◆ Records for processing
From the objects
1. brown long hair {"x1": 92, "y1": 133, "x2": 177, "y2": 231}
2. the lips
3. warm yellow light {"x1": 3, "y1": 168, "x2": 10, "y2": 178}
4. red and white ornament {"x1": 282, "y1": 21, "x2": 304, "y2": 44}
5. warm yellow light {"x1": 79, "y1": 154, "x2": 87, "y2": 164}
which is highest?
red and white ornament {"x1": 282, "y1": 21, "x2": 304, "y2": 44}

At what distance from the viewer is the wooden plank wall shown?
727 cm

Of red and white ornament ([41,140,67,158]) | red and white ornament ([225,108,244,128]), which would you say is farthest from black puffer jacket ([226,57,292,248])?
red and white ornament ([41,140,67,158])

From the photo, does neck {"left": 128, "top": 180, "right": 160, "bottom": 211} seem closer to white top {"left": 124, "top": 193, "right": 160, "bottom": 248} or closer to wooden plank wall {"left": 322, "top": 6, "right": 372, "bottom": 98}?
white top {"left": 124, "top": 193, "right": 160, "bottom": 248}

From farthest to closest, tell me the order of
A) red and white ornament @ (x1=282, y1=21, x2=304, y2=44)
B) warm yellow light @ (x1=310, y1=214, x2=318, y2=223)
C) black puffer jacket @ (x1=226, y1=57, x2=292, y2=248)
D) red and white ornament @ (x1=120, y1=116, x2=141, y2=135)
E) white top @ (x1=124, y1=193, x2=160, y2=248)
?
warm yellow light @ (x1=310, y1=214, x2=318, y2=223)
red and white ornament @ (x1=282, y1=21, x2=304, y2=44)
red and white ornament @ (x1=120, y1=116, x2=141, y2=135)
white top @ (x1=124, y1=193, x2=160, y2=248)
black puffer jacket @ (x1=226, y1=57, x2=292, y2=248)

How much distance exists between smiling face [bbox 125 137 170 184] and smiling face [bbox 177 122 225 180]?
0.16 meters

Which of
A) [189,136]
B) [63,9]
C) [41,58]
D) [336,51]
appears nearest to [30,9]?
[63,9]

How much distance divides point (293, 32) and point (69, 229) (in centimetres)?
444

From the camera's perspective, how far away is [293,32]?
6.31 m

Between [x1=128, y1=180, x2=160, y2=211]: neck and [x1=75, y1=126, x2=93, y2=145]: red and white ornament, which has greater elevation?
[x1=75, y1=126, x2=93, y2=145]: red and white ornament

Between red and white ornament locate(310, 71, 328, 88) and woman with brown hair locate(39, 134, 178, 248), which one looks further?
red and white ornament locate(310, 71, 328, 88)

◆ What the task requires
Rewrite the stretch from the line containing "Between red and" through the end of the records as a Markdown table with the columns No. and Line, numbering each row and leaving out blank lines.

◆ Completed exercise
| No. | Line |
|---|---|
| 1 | Between red and white ornament locate(310, 71, 328, 88) and woman with brown hair locate(39, 134, 178, 248), which one looks further? |
| 2 | red and white ornament locate(310, 71, 328, 88) |